Sevgili Karınca,
Bu sabah yine göz göze geldik seninle. Yoldaşlarınla birlikte, sırtınızda yükünü taşıyordunuz hayatın büyük bir sevgiyle… Elini ayağını nereye koyacağını bilemedin beni görünce. Sanki özür diliyordun, “İzinsiz aldım bunları” dercesine. Sonra bir lokma daha bırakınca ben yanı başına, ellerini sürdün başına. Hani derler ya, “Seni tanımasaydım şöyle anlardım yaptıklarını” diye. İşte ben seni tanıyorum ve biliyorum ki hamd ediyordun Allah’a.
Sevgili Karınca,
Seni nereden tanıdığımı soruyorsun, haklısın. Keşke bir de hakkında konuşulanları duysaydın. Dur sana anlatayım, sen de oku kendini.
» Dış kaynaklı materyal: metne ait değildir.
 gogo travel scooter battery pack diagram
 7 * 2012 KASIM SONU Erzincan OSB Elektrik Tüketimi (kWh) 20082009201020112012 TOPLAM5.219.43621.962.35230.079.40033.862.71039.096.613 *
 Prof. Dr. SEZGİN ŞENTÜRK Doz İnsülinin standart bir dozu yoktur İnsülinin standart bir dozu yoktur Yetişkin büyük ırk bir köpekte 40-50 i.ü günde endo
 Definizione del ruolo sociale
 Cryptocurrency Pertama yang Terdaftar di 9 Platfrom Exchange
Belki açınca Kur’ân-ı Kerîm’i, görürsün orada sana sunulan keremi.
Nahl diyor Allah sana… Adını müstakil bir sûreye serlevhâ yapıyor. Sonra bununla yetinmeyip peygamberi Süleymân ile konuşturuyor. Yaptıkların Süleyman peygamberi tebessüm ettiriyor. Yapamadıkların ise, aczini bildiğine şâhit tutuyor.
Sevgili Karınca,
Sen sadece peygamber Süleyman ile konuşmakla kalmadın elbette. Sultan Süleyman da seni andı, her gördüğünde. Şu kıssayı anlatayım, iyi dinle sen de:
Kânûnî Sultan Süleyman devlet işlerinden boş kalan vakitlerinde meyve ağaçları yetiştirirmiş sarayın bahçesinde. Bir gün yetiştirdiği ağacın üzerinde seninle karşılaşır. Ama bir görsen… Sayınız binlerce!
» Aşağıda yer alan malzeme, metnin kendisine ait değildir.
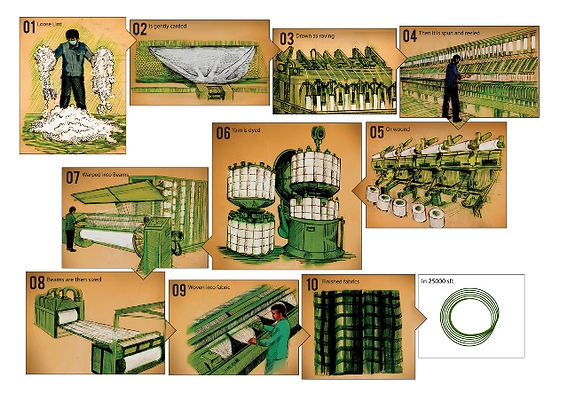 Farm to fabric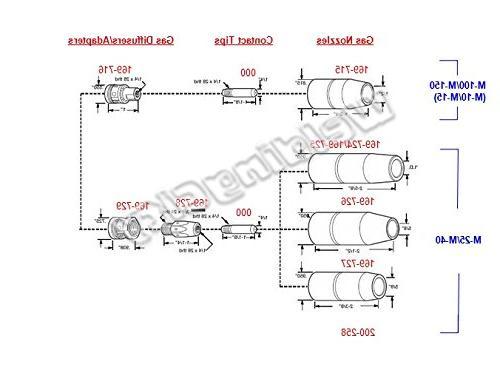 150Amp Torch for M-150/M-15 MIG Gun 249-040
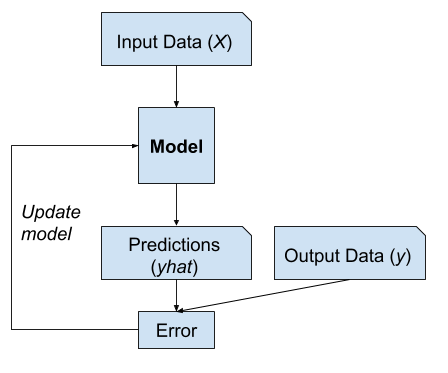 Example of Supervised Learning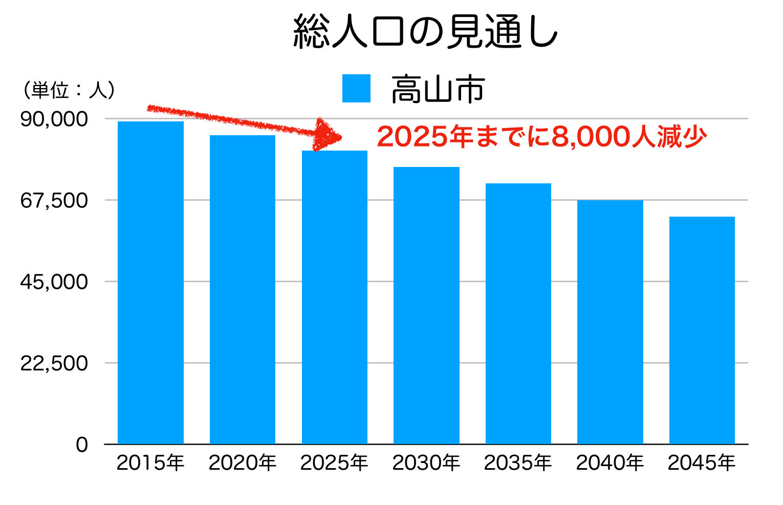 高山市の人口予測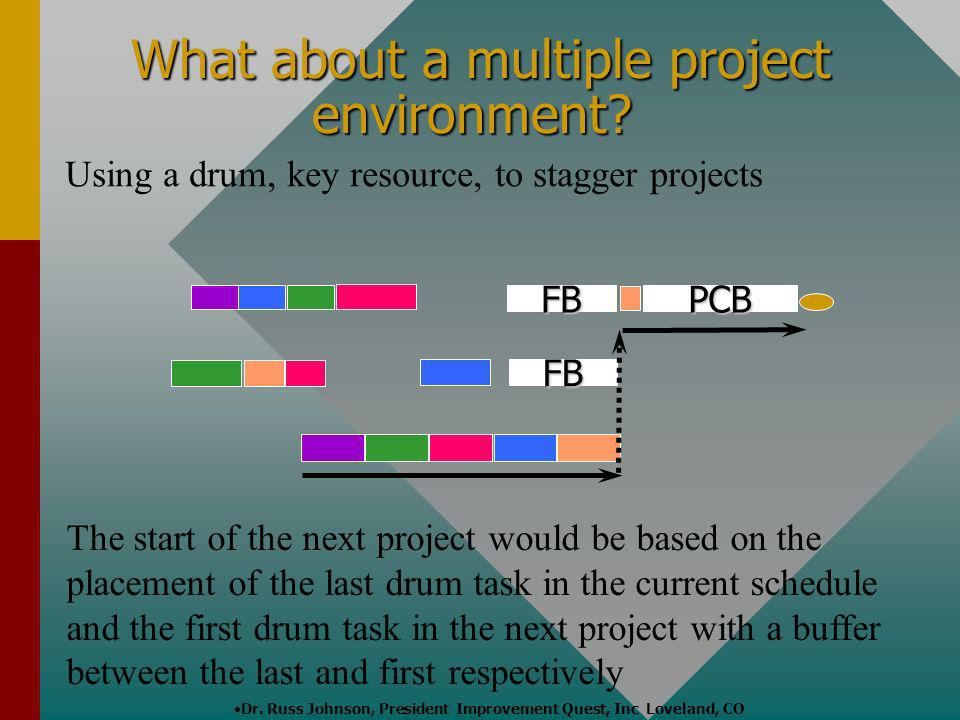 What about a multiple project environment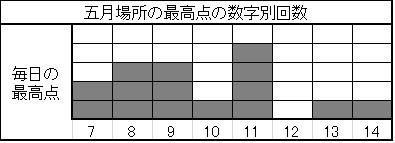 f:id:fpd:20210703201948j:plain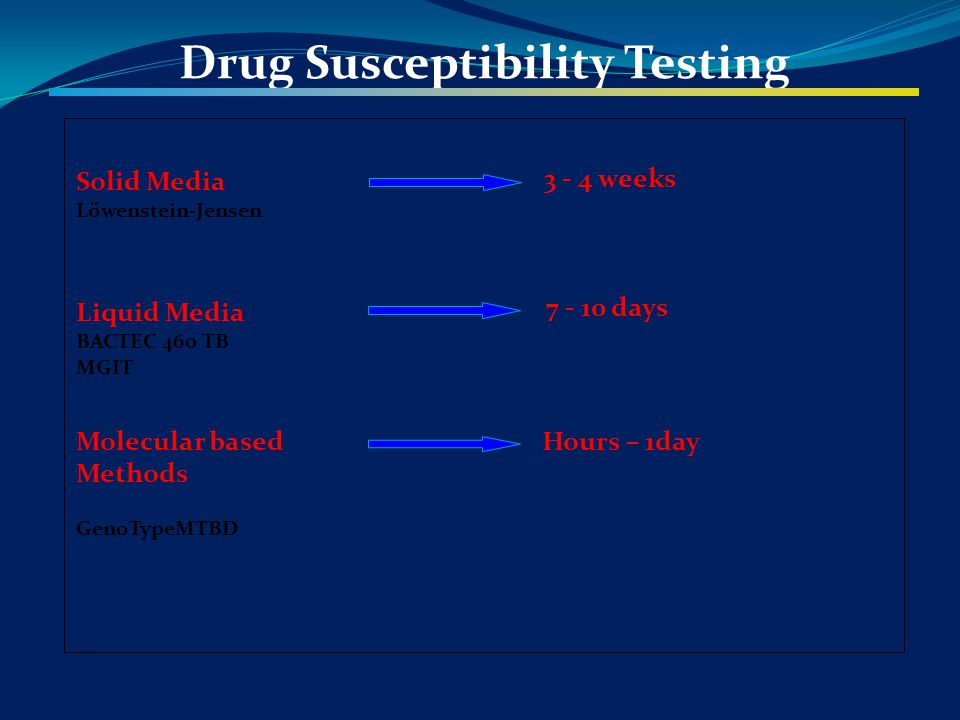 Drug Susceptibility Testing 7 - 10 days 3 - 4 weeks Solid Media Löwenstein-Jensen Liquid Media BACTEC 460 TB MGIT Molecular based Methods GenoTypeMTBD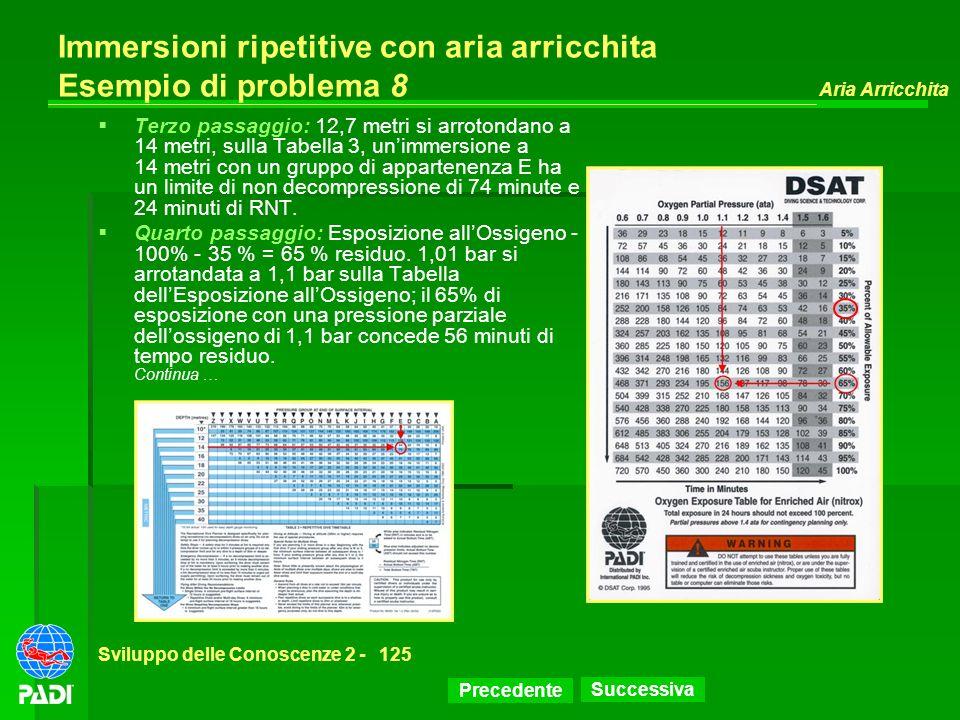 Precedente Successiva Aria Arricchita Sviluppo delle Conoscenze 2 -125 Terzo passaggio: 12,7 metri si arrotondano a 14 metri, sulla Tabella 3, unimmer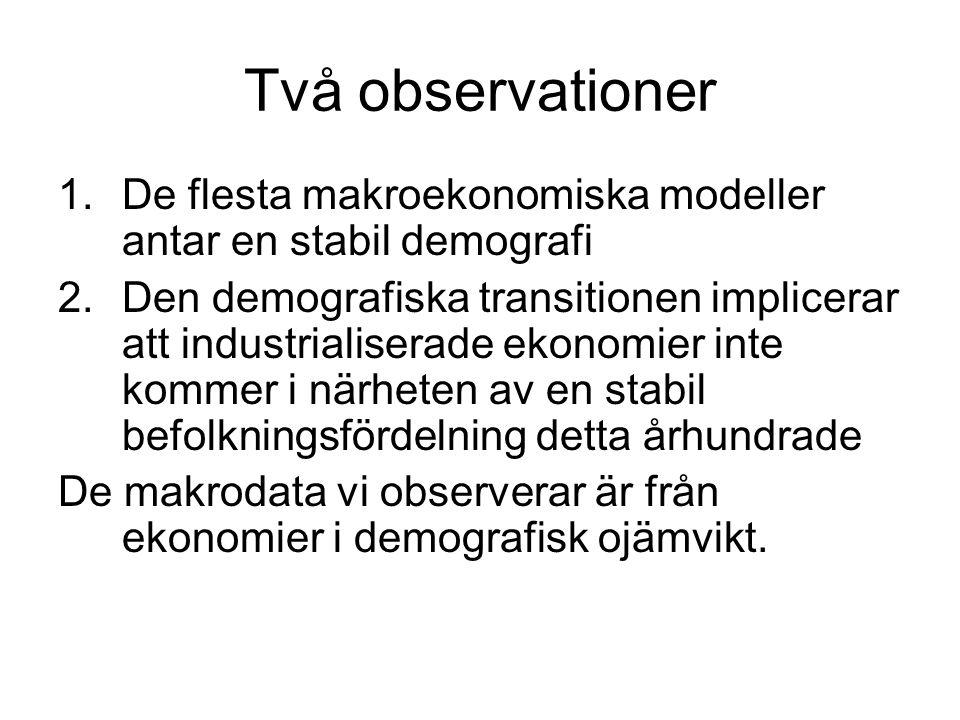 Två observationer 1.De flesta makroekonomiska modeller antar en stabil demografi 2.Den demografiska transitionen implicerar att industrialiserade ekon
Hemen dönemin Şeyhülislâmı Ebussuûd Efendi’ye şâirâne bir dil ile şu soruyu sorar:
Dırahta ger ziyân etse karınca
Günâhı var mıdır ânı kırınca?
(Eğer karınca ağaca zarar veriyor, onu kurutuyorsa, karıncayı yok etmenin bir günahı var mıdır?)
Bu soru karşısında Ebussuûd Efendi senin hakkını savunuyor pâdişâha karşı ve şu cevâbı veriyor.
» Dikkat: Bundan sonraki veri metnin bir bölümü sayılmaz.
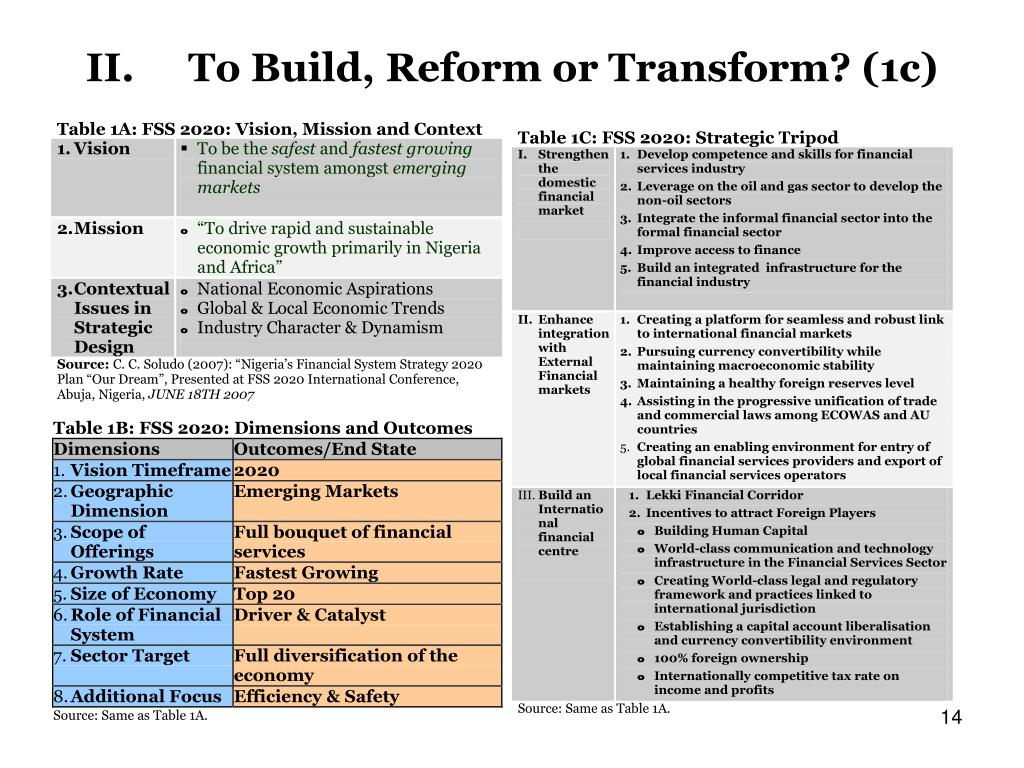 II.To Build, Reform or Transform? (1c)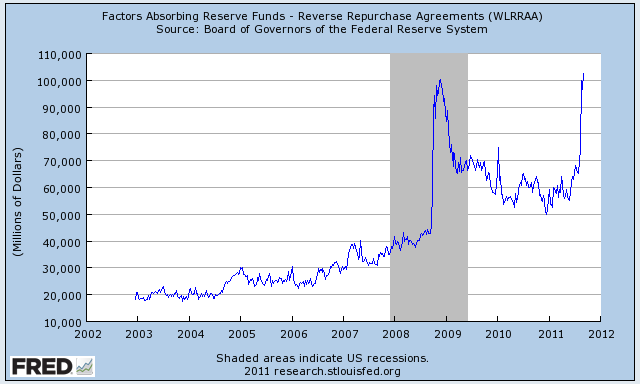 Viable opposition federal reserve reverse repurchase agreements a the rra in the title of the graph wlrraa stands for reverse repurchase agreements ill let the fed explain exactly what reverse repurchase agreements are platinumwayz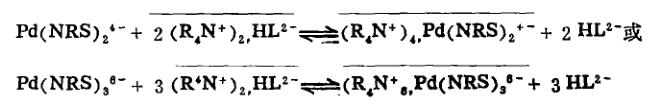 季铵型萃取剂N263萃取色谱法分离富集痕量钯(二)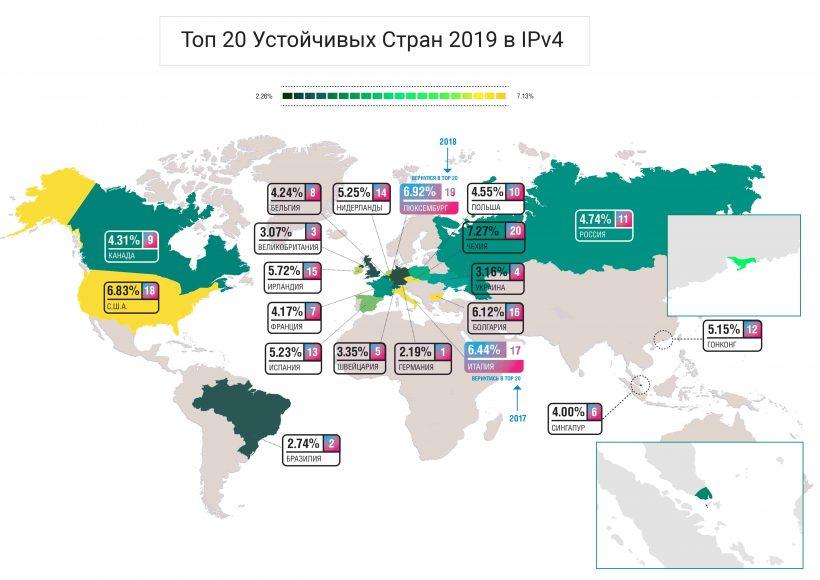 🇺🇦 Україна на 4 місці за надійністю інтернету – дослідження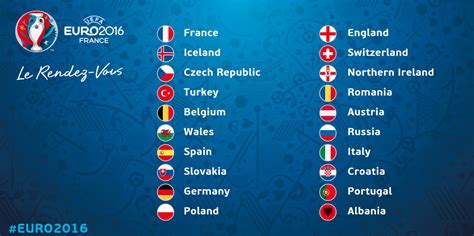 Uefa european qualifiers will be streamed on espn+ (english) and tudn (spanish) in the united states. Euro 2016 qualifying, group stage results: Netherlands ...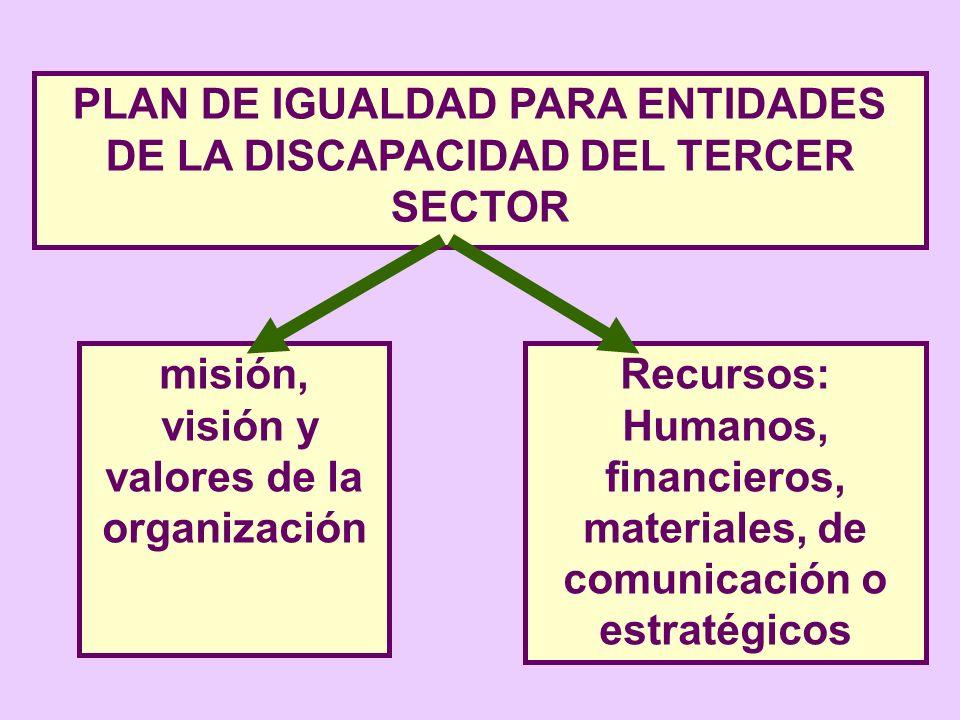 PLAN DE IGUALDAD PARA ENTIDADES DE LA DISCAPACIDAD DEL TERCER SECTOR misión, visión y valores de la organización Recursos: Humanos, financieros, mater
Yarın Hakk’ın dîvânına varınca
Süleyman’dan hakkın alır karınca.
İşte böyle Sevgili Karınca,
Senin hakkın hep korunmuş asırlarca. Ancak seni araştırıyor hâlâ bilim insanları bu çağda da. İstersen anlatayım sana da.
Hep koloni hâlinde yaşarmışsınız. Başınızda da dişi karınca olurmuş. Onun sözünden hiç çıkmazmışsınız. Kadına hürmeti en güzel siz anlatır ve yaşarmışsınız.
İki adet mîdeniz varmış. Birinde kendiniz için diğerinde ise yoldaşlarınız için yemek depolarmışsınız. Bu sûretle, kanaat ve cömertliği öğretirmişsiniz.
Sonra, kendi ağırlığınızın yirmi katını yüklenirmişsiniz. Bu hâlinizle de, “Sen kimseye kaldıramayacağı yük yüklemezsin” dermişsiniz.
Hem otçul hem de etçil varlıklar olduğunuz ıspatlanmış. Allah’ın verdiği her nîmetten doya doya yermişsiniz. Bununla da, “Denge çok önemli” mesajını verirmişsiniz.
İçinzdeki işçi karıncaların görevi özel çöplüğe götürmekmiş yuvadaki çöpleri. Bu çöpleri heyecanla taşırken, “Temizlik îmândan gelir” dedikleri duyulurmuş.